▶ **PROBLEM TO WORK ON**: Find the lines below holding the word "site" and copy each of them.

▶ **Dataset entries**:
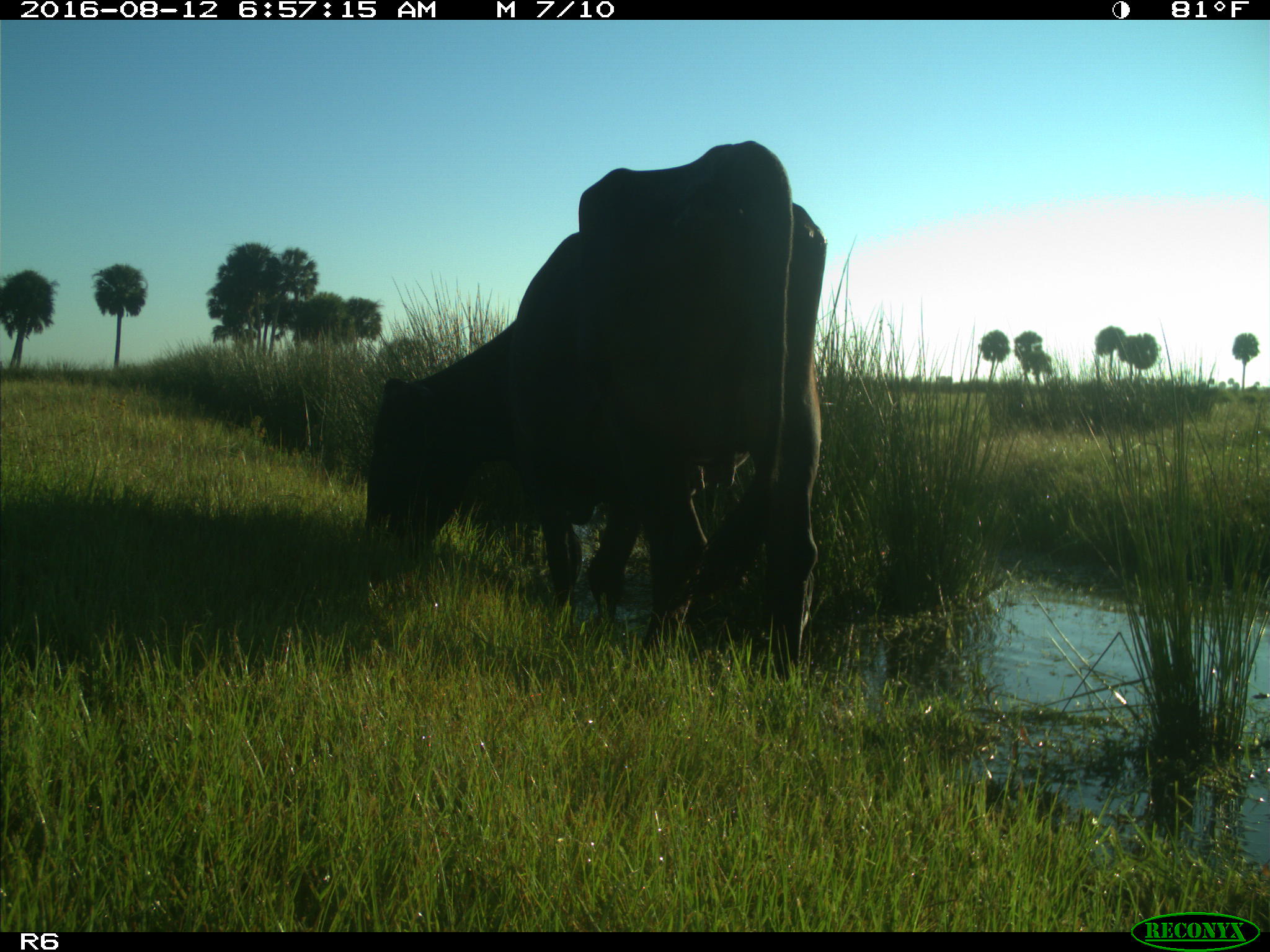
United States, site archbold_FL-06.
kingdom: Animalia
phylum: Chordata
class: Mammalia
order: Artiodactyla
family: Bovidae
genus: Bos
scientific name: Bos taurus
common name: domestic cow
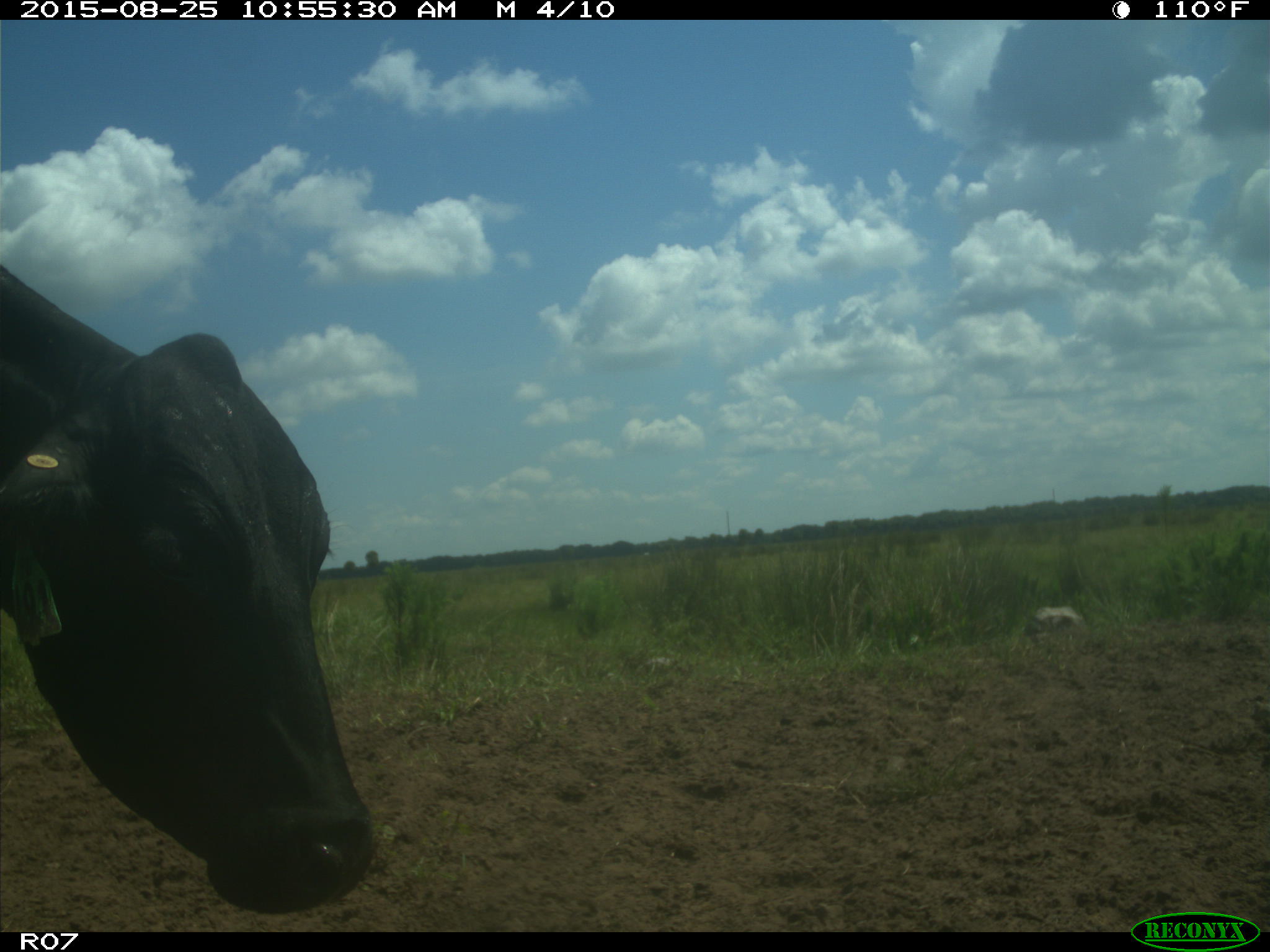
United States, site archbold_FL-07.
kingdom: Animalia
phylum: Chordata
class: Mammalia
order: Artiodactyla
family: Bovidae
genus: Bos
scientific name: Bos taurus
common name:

--

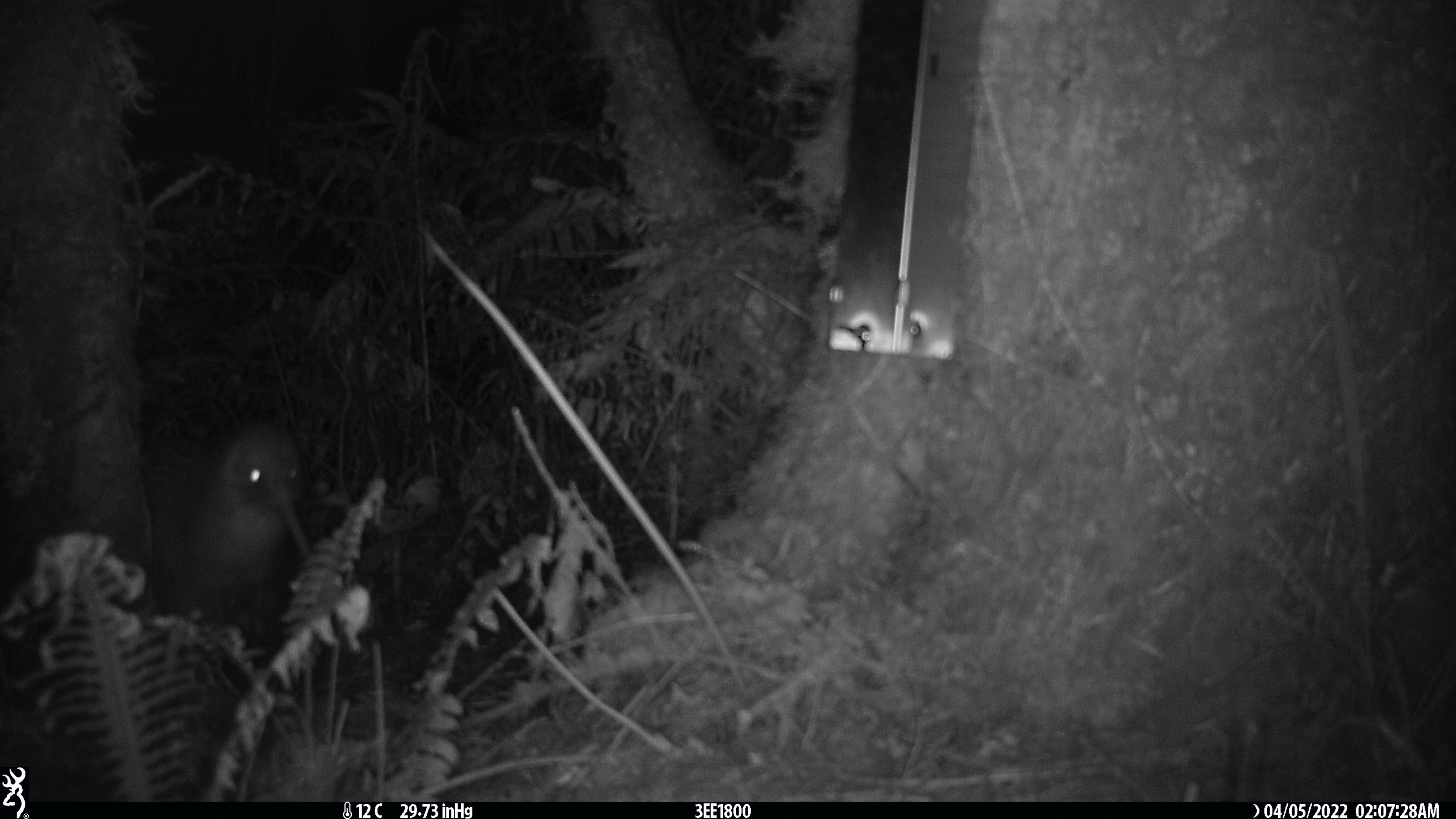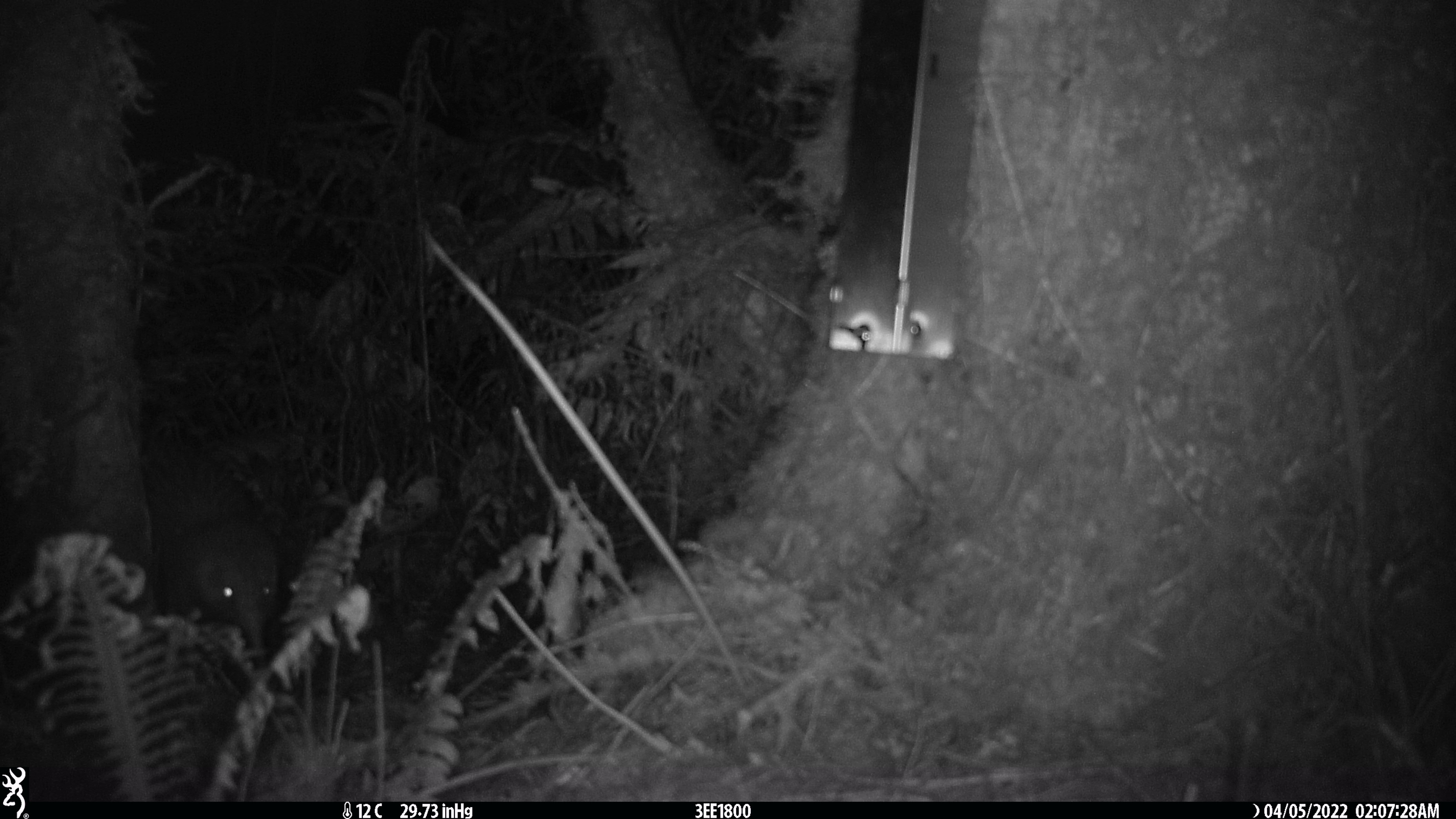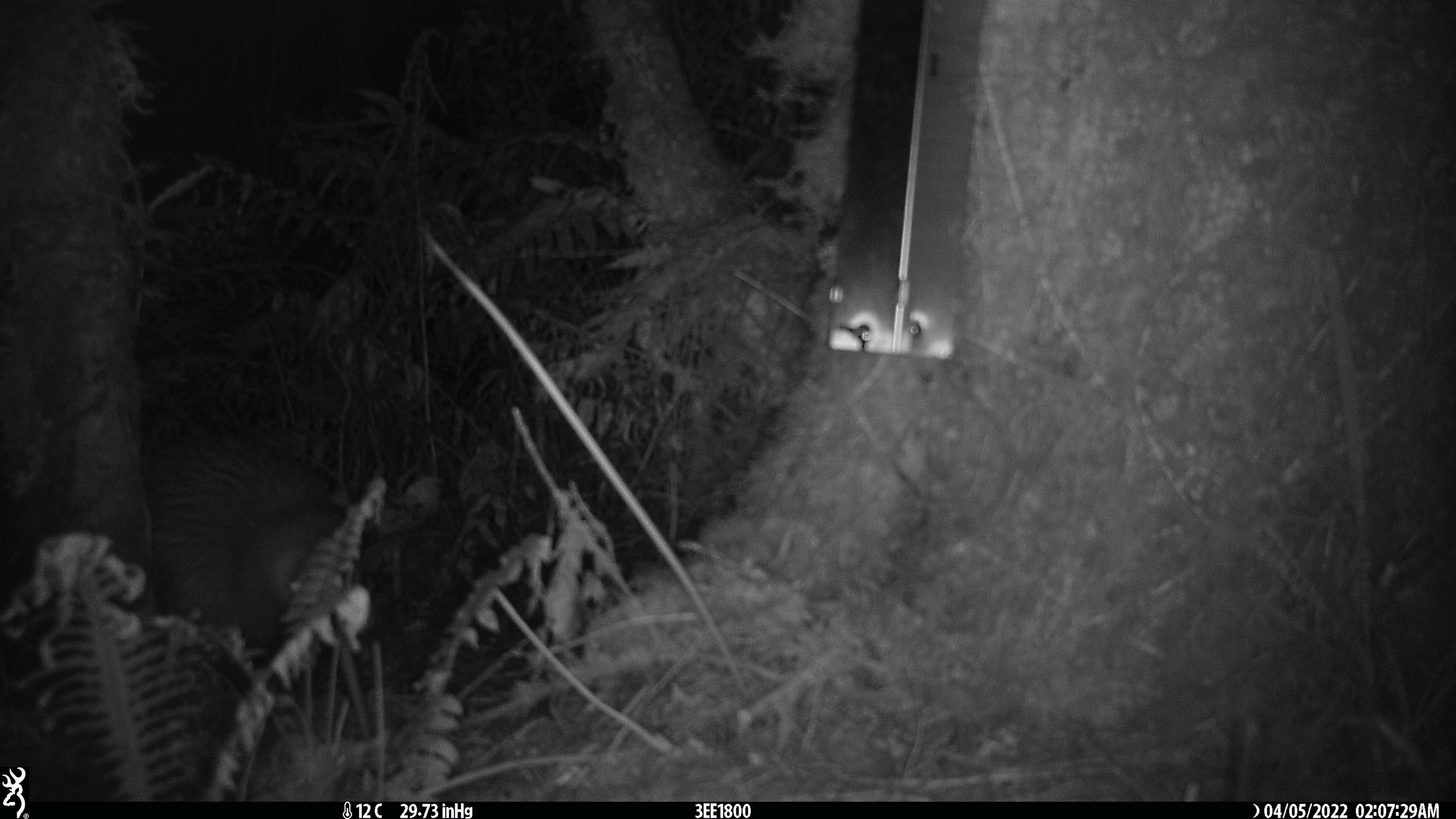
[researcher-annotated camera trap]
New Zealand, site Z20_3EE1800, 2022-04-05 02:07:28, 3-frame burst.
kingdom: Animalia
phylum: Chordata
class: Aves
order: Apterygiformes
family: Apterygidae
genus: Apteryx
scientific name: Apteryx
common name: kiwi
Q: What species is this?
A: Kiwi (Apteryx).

▶ **EXERCISE SOLUTION**:
United States, site archbold_FL-06.
United States, site archbold_FL-07.
New Zealand, site Z20_3EE1800, 2022-04-05 02:07:28, 3-frame burst.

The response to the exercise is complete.